Помычав и чем-то обрадованный, Попов вытащил из кармана жилета сигару, выкатил глаза, говоря:

- Вы заметили, как я вчера держался? Вот видите. Могу откровенно говорить?

- Иначе - не стоит, - сухо сказал Самгин. Тугое лицо Попова изменилось, из-под жесткой щетки темных волос на гладкий лоб сползли две глубокие морщины, сдвинули брови на глаза, прикрыв их, инженер откусил кончик сигары, выплюнул его на пол и, понизив сиповатый голос, спросил:

- Простите слово - он вас пытался подкупить?

- Предположим. Ну-с?

Гость махнул на него рукой, с зажженной спичкой в ней, и торопливо, горячо засипел:

- Мы - в равных условиях, меня тоже хотят купить, - понимаете? Чорт их побери, всех этих Бердниковых в штанах и в юбках, но ведь - хочешь не хочешь - а нам приходится продавать свои знания.

- Но не честь, - напомнил Самгин. Попов поднял брови, удивленно мигнул.

- Ну... разумеется!

И, закурив сигару, дымно посапывая, он задумчиво выговорил:

- Знания нужно отделять от чести... если это возможно.

"Я глупо сказал", - с досадой сообразил Самгин и решил вести себя с этим человеком осторожнее.

- Вы - из твердокаменных? - спросил Попов. Слуга принес вино и помог Самгину не ответить на вопрос, да Попов и не ждал ответа, продолжая:

- Впрочем, этот термин, кажется, вышел из употребления. Я считаю, что прав Плеханов: социал-демократы могут удобно ехать в одном вагоне с либералами. Европейский капитализм достаточно здоров и лет сотню проживет благополучно. Нашему, русскому недорослю надобно учиться жить и работать у варягов. Велика и обильна земля наша, но - засорена нищим мужиком, бессильным потребителем, и если мы не перестроимся - нам грозит участь Китая. А ваш Ленин для ускорения этой участи желает организовать пугачевщину.

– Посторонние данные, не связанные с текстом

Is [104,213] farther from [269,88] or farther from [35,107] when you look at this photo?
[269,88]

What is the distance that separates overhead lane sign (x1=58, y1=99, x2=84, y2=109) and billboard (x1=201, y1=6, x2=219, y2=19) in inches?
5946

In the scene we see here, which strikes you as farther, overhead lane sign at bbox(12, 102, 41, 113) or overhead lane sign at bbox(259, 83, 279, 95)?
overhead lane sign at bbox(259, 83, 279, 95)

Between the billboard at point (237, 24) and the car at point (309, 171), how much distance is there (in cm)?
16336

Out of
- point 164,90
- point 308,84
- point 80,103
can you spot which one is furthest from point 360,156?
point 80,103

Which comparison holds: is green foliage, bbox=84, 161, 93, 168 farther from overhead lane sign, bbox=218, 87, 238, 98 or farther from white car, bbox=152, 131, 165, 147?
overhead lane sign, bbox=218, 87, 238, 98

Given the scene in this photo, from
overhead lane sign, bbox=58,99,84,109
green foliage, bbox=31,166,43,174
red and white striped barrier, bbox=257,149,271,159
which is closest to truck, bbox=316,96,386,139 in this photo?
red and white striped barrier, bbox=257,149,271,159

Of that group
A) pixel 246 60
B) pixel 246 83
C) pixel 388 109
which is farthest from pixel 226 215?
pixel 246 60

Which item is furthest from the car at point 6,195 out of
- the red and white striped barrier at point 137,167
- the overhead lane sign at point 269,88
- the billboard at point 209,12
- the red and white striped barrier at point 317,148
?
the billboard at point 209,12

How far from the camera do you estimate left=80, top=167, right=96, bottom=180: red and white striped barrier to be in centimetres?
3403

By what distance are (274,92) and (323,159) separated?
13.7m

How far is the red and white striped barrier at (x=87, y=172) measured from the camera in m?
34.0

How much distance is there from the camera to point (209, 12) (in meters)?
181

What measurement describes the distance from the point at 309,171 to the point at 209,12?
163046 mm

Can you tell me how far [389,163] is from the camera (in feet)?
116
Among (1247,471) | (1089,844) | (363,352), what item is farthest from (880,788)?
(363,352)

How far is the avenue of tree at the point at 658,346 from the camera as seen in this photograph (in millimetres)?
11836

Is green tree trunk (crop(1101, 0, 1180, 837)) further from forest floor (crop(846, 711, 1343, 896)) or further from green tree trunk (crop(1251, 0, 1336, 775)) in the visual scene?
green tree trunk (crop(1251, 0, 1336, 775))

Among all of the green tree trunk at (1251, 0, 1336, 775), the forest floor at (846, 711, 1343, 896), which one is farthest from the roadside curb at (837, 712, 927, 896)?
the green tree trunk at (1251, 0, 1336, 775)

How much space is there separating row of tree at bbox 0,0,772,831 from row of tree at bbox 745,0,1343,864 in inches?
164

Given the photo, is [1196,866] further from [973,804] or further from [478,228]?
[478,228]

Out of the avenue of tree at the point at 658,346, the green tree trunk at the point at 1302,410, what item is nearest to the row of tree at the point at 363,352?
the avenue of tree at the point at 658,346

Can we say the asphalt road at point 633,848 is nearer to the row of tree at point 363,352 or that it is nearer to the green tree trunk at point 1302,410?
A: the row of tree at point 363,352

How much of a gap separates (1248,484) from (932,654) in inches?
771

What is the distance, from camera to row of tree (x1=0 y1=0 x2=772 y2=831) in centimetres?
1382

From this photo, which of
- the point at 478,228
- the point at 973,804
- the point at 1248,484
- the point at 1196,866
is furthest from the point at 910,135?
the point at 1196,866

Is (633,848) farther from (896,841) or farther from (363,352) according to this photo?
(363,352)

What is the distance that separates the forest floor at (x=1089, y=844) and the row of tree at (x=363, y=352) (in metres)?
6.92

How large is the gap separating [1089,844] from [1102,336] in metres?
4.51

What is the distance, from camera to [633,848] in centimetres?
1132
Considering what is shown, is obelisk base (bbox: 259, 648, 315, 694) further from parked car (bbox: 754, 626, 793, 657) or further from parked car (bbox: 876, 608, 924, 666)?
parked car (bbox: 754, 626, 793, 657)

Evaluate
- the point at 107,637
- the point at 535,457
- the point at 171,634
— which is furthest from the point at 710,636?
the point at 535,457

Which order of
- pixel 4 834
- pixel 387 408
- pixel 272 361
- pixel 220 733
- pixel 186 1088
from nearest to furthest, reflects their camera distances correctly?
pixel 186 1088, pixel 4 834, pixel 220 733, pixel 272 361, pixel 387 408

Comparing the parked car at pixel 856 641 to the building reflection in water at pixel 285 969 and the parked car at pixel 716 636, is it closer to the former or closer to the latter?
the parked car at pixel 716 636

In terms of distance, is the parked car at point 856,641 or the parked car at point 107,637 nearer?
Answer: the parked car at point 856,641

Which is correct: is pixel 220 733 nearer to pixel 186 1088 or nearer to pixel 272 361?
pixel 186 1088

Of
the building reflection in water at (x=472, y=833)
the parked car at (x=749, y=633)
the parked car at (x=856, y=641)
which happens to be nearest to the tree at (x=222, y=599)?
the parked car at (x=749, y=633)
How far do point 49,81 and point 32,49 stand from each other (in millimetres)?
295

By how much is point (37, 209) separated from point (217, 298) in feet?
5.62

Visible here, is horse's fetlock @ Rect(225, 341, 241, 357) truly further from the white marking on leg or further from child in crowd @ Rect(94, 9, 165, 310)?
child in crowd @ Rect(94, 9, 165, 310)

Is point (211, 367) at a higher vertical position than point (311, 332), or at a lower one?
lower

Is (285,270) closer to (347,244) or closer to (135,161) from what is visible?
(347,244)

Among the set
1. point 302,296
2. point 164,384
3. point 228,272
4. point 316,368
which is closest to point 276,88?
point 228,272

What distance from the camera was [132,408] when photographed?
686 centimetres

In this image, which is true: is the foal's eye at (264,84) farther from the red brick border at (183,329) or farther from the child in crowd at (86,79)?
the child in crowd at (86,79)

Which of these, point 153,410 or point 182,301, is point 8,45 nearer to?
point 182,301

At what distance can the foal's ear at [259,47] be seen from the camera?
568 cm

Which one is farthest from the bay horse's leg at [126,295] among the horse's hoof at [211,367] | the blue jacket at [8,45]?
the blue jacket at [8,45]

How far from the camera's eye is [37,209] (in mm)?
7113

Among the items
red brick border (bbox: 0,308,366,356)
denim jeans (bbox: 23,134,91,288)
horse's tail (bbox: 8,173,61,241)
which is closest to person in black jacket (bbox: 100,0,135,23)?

Самгин, прихлебывая вино, ожидал, когда инженер начнет извиняться за поведение Бердникова. Конечно, он пришел по поручению толстяка с этой целью. Попов начал говорить так же возбужденно, как при первой встрече. Держа в одной руке сигару, в другой стакан вина, он говорил, глядя на Самгина укоризненно:

- Вас, юристов, эти вопросы не так задевают, как нас, инженеров. Грубо говоря - вы охраняете права тех, кто грабит и кого грабят, не изменяя установленных отношений. Наше дело - строить, обогащать страну рудой, топливом, технически вооружать ее. В деле призвания варягов мы лучше купца знаем, какой варяг полезней стране, а купец ищет дешевого варяга. А если б дали денег нам, мы могли бы обойтись и без варягов.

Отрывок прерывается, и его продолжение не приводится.